The first awards presentation ceremony will be held Nov 13, the first night of the annual conference of Screen Producers Association of Australia. The awards will eventually travel from city to city in a huge footprint including Iran, Afghanistan, Tokyo and Fiji.
Queensland Events Corporation have been planning the awards for three years. It principally stages big sporting events.
'As someone with a love of film, I have long felt that film-makers in the part of the world I share are disadvantaged without the promotional might of Hollywood through its two biggest events, the Academy Awards and the Golden Globes,' said Queensland Events chair Des Power, a former Brisbane International Film Festival chair who written and produced feature films.
Power discussed forming partnerships with the Hollywood Foreign Press Association, which runs the Golden Globes, and the Asia Pacific Broadcasting Union, but eventually decided that they would create the organisational infrastructure themselves, providing they could get a broadcaster to give the event scale.
The charter is now being developed with the international producers' association FIAPF and the initiative has the endorsement of UNESCO - one of probably 10 awards will be billed as a UNESCO honour. A nine-person nominations council and a five-person jury, likely to include at least one person from outside the region, will be known in the next month or two.
Power has met with literally hundreds of people in countries across the globe as part of planning these awards.

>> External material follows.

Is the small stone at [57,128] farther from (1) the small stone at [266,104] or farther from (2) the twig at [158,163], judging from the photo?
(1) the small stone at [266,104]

Queensland Premier Peter Beattie especially emphasized the cultural aspects of the awards during his speech: 'The initiative has the support of UNESCO who see film as possibly the most powerful influence on cultural change but also the means by which we can best preserve our respective cultures, learn about one another and develop greater understanding.'
Filmmakers Clara Law and Rolf de Heer both spoke in support of the awards at the launch, which was held at Brisbane's impresssive new Gallery of Modern Art.
'We share the same humanity but at the same time have our differences. It would be great if we could understand those differences and make the world a better place,' said Law. During her speech she also questioned whether film critics should review films from cultures they know nothing about.